As an AUSA, Teeter works in the Civil Division, defending the United States against civil claims. In one case, Teeter successfully defended the government against charges that it should be held liable for the plaintiff’s false arrest, imprisonment, and assault by the United States Marshalls.
As noted above, Teeter falls narrowly short of the experiential requirements laid out by the ABA. However, while this may affect the ABA rating Teeter receives, it is unlikely to jeopardize her confirmation. While skeptics may question Teeter’s youth and inexperience, she is not the youngest nominee put forward by the Trump Administration. Furthermore, Teeter’s supporters will note Teeter’s stellar academic credentials, and her substantive experience clerking on the federal bench for five years. Additionally, the fact that Teeter has clerked only for judges nominated by Democratic presidents may reassure senators of her overall moderation. As such, with Roberts and Moran strongly in her corner, it is unlikely that Teeter will face many problems through the process.
 American Bar Association, Standing Committee on the Federal Judiciary: What It Is, and How It Works, (2009), https://www.americanbar.org/content/dam/aba/migrated/scfedjud/federal_judiciary09.authcheckdam.pdf.

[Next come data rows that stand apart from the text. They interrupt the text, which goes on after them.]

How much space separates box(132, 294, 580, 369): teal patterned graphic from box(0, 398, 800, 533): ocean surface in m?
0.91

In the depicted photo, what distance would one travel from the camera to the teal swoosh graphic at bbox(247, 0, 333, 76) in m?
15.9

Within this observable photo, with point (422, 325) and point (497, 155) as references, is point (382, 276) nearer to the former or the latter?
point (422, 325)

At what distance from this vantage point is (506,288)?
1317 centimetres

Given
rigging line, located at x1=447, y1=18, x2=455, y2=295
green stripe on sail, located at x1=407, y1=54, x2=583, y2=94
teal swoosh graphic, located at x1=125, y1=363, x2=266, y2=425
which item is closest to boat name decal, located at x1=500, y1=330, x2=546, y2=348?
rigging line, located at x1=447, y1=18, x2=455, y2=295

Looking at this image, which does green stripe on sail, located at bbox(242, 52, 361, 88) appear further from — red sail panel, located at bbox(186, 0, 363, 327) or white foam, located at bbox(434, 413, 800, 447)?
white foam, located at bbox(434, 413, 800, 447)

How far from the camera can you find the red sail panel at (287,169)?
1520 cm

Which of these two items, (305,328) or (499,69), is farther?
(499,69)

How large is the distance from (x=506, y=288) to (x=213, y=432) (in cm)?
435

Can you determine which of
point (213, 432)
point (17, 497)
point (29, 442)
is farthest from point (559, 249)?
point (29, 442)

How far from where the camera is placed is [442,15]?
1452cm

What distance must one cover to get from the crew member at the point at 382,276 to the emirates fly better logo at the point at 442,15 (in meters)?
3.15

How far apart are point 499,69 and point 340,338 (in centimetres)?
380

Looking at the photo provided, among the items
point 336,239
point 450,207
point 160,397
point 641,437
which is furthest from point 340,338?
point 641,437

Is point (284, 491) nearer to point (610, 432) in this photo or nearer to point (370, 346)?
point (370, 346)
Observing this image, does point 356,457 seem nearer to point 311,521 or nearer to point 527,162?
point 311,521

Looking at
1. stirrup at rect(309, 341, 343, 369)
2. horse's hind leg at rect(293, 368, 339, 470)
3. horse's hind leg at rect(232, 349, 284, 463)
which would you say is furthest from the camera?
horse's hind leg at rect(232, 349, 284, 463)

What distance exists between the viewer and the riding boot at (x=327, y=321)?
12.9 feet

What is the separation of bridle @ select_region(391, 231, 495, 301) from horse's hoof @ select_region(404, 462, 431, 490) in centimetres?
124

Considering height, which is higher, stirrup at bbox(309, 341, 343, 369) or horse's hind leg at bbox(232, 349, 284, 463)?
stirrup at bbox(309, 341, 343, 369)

 Associated Press, President Obama Nominates Lawrence Attorney Terrence Campbell to Federal Bench, Lawrence Journal-World, Jan. 29, 2016, http://www2.ljworld.com/news/2016/jan/29/president-obama-nominates-lawrence-attorney-federa/.
 Peter Hancock, Lawrence Attorney Withdraws as Nominee for Federal Judgeship, Lawrence Journal-World, Dec. 7, 2016, http://www2.ljworld.com/news/2016/dec/07/lawrence-attorney-withdraws-nominee-federal-judges/.
 See Cerner Corp. v. Visicu, Inc., 667 F. Supp. 2d 1062 (W.D. Mo. 2009).
 Brown v. Baylor Health Care Systems, 662 F. Supp. 2d 669 (S.D. Tex. 2009).
 See Wright v. United States, 2017 U.S. Dist. LEXIS 75724 (W.D. Mo. 2017) (Judge Hays).